Nobody ever got fired for buying XYZ

The XYZ has changed over the years from IBM, through to Microsoft and who knows where it is now! Still, the comment irks me regardless. Too many CISO/CSOs believe that the best way to keep the status quo is to buy the latest and greatest thing. Whether that’s DLP, deep packet inspection devices, or a box that blinks red when it detects Anonymous activity. Nobody ever got fired for buying the latest and greatest! … but maybe they should have! Companies don’t need a CISO/CSO to tell them “buy this device”… the need somebody to help make the company more secure. To guide the hand of the company’s security posture.  Somebody to set a goal, whether that’s “reduce our patch time from 30 days to 14” or “react to virus infections within 2 hours”. Leave the how to the people who are on the ground doing this every day. If they can achieve this through training, better processes for response teams, or additional head count, then great. These things are going to improve the security of the company more than a device that goes *bing* when your web server sees a malformed packet from China!

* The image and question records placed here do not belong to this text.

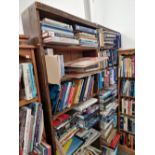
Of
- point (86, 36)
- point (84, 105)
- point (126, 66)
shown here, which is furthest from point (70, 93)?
point (126, 66)

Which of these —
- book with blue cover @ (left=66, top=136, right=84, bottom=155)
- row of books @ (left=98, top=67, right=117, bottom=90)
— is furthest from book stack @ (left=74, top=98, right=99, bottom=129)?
row of books @ (left=98, top=67, right=117, bottom=90)

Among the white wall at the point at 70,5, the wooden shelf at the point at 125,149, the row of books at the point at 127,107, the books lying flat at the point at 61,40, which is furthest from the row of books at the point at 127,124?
the white wall at the point at 70,5

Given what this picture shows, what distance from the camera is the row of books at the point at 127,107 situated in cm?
216

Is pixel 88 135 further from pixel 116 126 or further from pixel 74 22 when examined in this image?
pixel 74 22

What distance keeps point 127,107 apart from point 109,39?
1.10 m

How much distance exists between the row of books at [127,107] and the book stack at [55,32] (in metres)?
1.45

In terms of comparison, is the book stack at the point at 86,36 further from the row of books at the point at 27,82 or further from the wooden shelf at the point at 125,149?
the wooden shelf at the point at 125,149

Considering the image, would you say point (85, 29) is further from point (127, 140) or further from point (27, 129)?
point (127, 140)

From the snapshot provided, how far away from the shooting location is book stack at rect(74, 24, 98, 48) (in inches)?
52.9

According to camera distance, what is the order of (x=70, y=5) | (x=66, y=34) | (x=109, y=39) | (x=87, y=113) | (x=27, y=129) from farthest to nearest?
(x=70, y=5) → (x=109, y=39) → (x=87, y=113) → (x=66, y=34) → (x=27, y=129)

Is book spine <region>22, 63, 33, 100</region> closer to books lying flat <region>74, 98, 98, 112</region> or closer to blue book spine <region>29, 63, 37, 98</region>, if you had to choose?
blue book spine <region>29, 63, 37, 98</region>

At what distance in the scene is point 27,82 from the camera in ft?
2.84

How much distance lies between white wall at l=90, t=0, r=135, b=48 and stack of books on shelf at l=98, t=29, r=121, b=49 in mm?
144
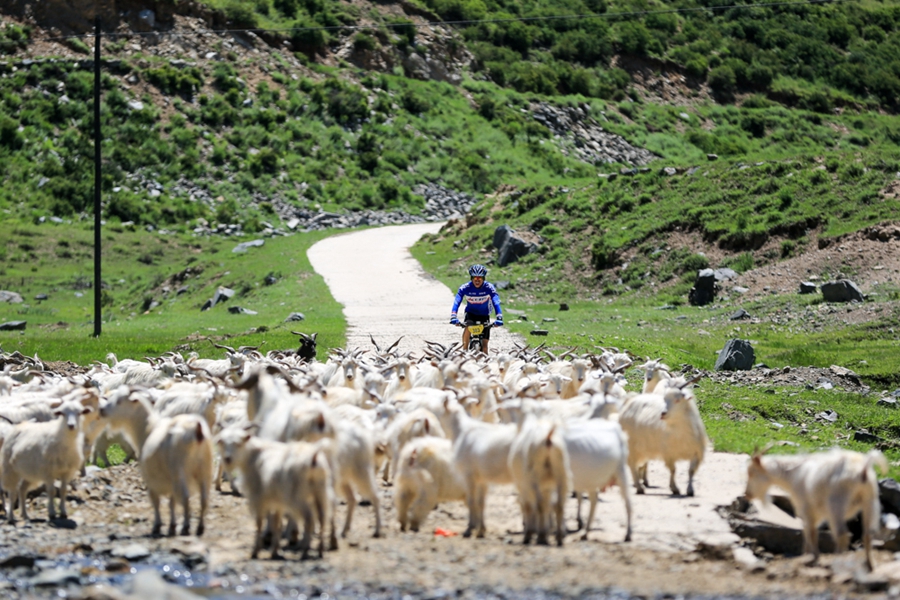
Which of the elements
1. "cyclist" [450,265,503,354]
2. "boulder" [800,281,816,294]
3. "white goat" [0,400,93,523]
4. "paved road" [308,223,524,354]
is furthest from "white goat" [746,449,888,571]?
"boulder" [800,281,816,294]

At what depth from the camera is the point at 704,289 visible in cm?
3122

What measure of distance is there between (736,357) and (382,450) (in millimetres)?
11026

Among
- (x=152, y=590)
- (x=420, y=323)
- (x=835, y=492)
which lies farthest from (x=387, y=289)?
(x=152, y=590)

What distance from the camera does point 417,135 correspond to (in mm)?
61812

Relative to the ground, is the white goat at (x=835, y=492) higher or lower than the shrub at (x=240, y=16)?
lower

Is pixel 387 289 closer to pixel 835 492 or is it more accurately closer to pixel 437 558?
pixel 437 558

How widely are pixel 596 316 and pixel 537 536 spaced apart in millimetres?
20067

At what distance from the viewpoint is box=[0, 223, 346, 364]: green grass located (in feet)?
84.4

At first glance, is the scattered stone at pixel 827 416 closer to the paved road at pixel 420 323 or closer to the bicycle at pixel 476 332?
the paved road at pixel 420 323

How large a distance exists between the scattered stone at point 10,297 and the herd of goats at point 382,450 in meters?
25.6

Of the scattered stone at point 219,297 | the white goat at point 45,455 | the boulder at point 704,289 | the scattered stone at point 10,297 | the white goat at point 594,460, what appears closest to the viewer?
the white goat at point 594,460

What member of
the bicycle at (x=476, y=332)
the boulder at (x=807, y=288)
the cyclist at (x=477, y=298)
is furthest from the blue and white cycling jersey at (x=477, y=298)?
the boulder at (x=807, y=288)

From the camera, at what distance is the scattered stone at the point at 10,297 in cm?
3838

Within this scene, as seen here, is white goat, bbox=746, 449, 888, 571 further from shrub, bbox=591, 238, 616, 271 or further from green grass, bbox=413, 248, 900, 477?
shrub, bbox=591, 238, 616, 271
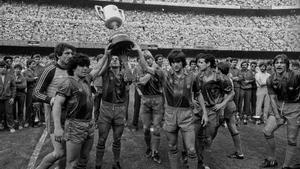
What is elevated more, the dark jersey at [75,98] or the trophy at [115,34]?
the trophy at [115,34]

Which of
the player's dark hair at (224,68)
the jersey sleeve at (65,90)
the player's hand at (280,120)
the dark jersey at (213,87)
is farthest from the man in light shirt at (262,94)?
the jersey sleeve at (65,90)

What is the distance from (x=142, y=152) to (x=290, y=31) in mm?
26981

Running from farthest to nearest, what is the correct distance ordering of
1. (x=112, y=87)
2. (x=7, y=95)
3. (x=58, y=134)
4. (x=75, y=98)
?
(x=7, y=95) < (x=112, y=87) < (x=75, y=98) < (x=58, y=134)

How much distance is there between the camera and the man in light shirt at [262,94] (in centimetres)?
982

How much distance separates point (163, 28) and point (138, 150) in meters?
20.8

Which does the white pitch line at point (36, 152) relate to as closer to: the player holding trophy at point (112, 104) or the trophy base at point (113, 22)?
the player holding trophy at point (112, 104)

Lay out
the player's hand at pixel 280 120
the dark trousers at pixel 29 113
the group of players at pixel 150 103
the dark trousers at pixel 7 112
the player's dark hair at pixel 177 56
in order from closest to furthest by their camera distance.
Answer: the group of players at pixel 150 103 → the player's dark hair at pixel 177 56 → the player's hand at pixel 280 120 → the dark trousers at pixel 7 112 → the dark trousers at pixel 29 113

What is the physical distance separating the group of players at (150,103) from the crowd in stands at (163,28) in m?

With that said… there are places where $vendor can assist companies. Taking the examples I gave a moment ago. It’s hard for a medium to large company to improve patch times if they don’t have a central way to test, roll out and monitor systems. Even harder when they (like far too many companies) don’t even know where or what their systems are! It’s also hard to respond quickly when you don’t have a central AV solution and the tools needed to respond correctly. These are all things that are required to some degree or another. However, there’s a downside, as with everything. The more budget that gets pumped into these devices, the less people and training for those people you seem to encounter. These devices don’t work themselves, and a machine sitting in a corner saying “RED ALERT” is only as good as the people watching it, and the process behind what to do next!

Like @wh1t3rabbit said conveniently in an out of context tweet

It’s all about balance

$vendor != security… but then again, without them it’s hard for us to have the information we as security professionals need to get our jobs done.

I don’t hate vendors… but I don’t want them controlling my security.